Best Types of eCommerce Businesses
There are many options for your new eCommerce business that can lead to success. However, trends show that some models are likely to be more lucrative than others over the next few years.
Here they are:
- Dropshipping. It's easier than ever to start a business, but warehouse space is expensive and cost-prohibitive for many. To avoid warehousing costs, many entrepreneurs are turning to dropshipping. This model passes along all fulfillment duties to a third party while the sales are still conducted by the eCommerce business. You should still pick up some eCommerce business insurance so you don't lose out if product gets damaged or causes trouble upon receipt.
- Kitting. This model involves combining SKUs to be sold in bundles for a single price. By creating a kit that combines low performing items with popular ones, you can sell off inventory at risk of becoming dead stock (see dead stock meaning). You can even participate in private label kitting and sell a manufacturer's products under your own brand name.
- Online marketplaces. Whether a B2C or B2B online marketplace, these sites are continuing to grow year-over-year. They take away the effort of having to build your own eCommerce site from scratch. They also give you access to a large pool of buyers for little cost. You still receive the eCommerce payment, then just pay a small fee to the site. They look a lot like an online line sheet.

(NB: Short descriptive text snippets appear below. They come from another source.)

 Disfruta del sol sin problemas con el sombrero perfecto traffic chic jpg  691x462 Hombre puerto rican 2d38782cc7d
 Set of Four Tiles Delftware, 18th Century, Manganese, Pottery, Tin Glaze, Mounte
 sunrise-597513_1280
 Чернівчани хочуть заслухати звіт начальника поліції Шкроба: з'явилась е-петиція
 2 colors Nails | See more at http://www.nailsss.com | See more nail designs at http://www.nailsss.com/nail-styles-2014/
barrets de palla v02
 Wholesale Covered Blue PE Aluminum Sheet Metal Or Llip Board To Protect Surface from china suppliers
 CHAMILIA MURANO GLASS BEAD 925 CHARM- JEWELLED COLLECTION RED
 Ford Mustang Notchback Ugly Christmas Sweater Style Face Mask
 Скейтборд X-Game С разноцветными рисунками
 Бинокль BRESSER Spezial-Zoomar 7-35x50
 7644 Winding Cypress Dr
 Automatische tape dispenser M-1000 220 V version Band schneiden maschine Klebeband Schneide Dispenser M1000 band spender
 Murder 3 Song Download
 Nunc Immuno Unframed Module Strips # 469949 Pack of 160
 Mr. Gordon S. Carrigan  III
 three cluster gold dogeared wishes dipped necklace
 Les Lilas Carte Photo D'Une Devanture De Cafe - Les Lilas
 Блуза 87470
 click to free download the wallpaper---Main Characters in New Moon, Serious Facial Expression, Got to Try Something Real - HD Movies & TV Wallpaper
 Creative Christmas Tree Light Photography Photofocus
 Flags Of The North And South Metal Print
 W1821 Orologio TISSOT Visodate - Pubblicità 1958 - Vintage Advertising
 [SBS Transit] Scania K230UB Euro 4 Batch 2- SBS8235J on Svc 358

- Wholesale product sourcing. In this model, you'll sign a contract with a supplier and resell their products through your own online store. You need to have more startup capital to secure the products, but profits are high as you set the markup price. Using a B2B eCommerce platform is a great way to adopt this model, buy wholesale products, and connect you with prospective customers.

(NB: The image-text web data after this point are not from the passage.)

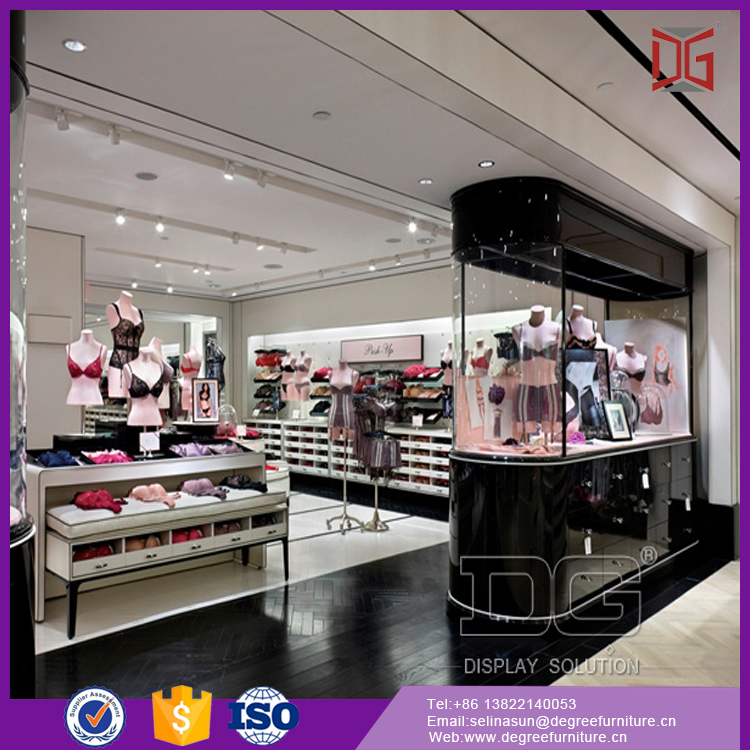 Boutique Department Lingerie Store Display Furniture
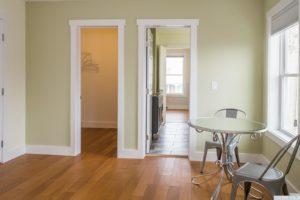 brand new home, bedroom, wood floor, closet, bathroom, nicole vidor, real estate, realtor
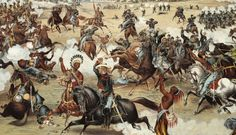 8/4/1873  Custer and 7th Cavalry attacked by Indians http://www.history.com/this-day-in-history/custer-and-7th-cavalry-attacked-by-indians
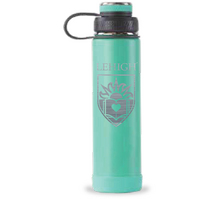 24oz Boulder Water Bottle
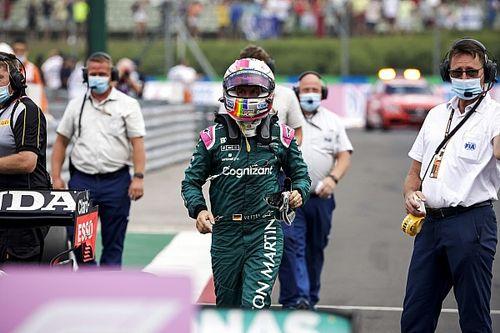 F1: la FIA valuta l'ammissione d'appello Aston Martin il 9 agosto
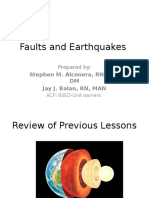 Faults and Earthquakes.pptx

- Subscription services. This model has seen rapid growth in the past few years and more consumers are turning to subscription services to automate their purchasing. From disposable razors to international snacks to a coffee of the month club, these services can be as broad or specific as you want. If you’re a food business, you can even use the BlueCart Food Subscription Platform to grow your sales quickly and easily.
Give ‘Em the Business
You can build an eCommerce business in many ways and still make a profit. What you choose to do depends on the products or services you want to offer and what capabilities you have. If you lack storage space you can participate in models where fulfillment is handled elsewhere. If you have deep pockets you can become a reseller with a high markup. For more information, read our full guide on how to start an eCommerce business and learn how to calculate important metrics like your fill rate.
Regardless of the model you choose, make sure you start with a solid eCommerce business plan and pick the right platform. For wholesale food vendors, the BlueCart Digital Storefront is the ideal choice and allows businesses to make wholesale sales, sell direct to consumers, or both. It's even got great SEO for eCommerce product pages, so each item can be found easily.
Once you've settled on a business, make sure to open an account with one of the best banks for eCommerce business and invest in eCommerce accounting software. Your budget will be lean in the early days so protecting your money is imperative. You probably shouldn't hire an order management specialist early on.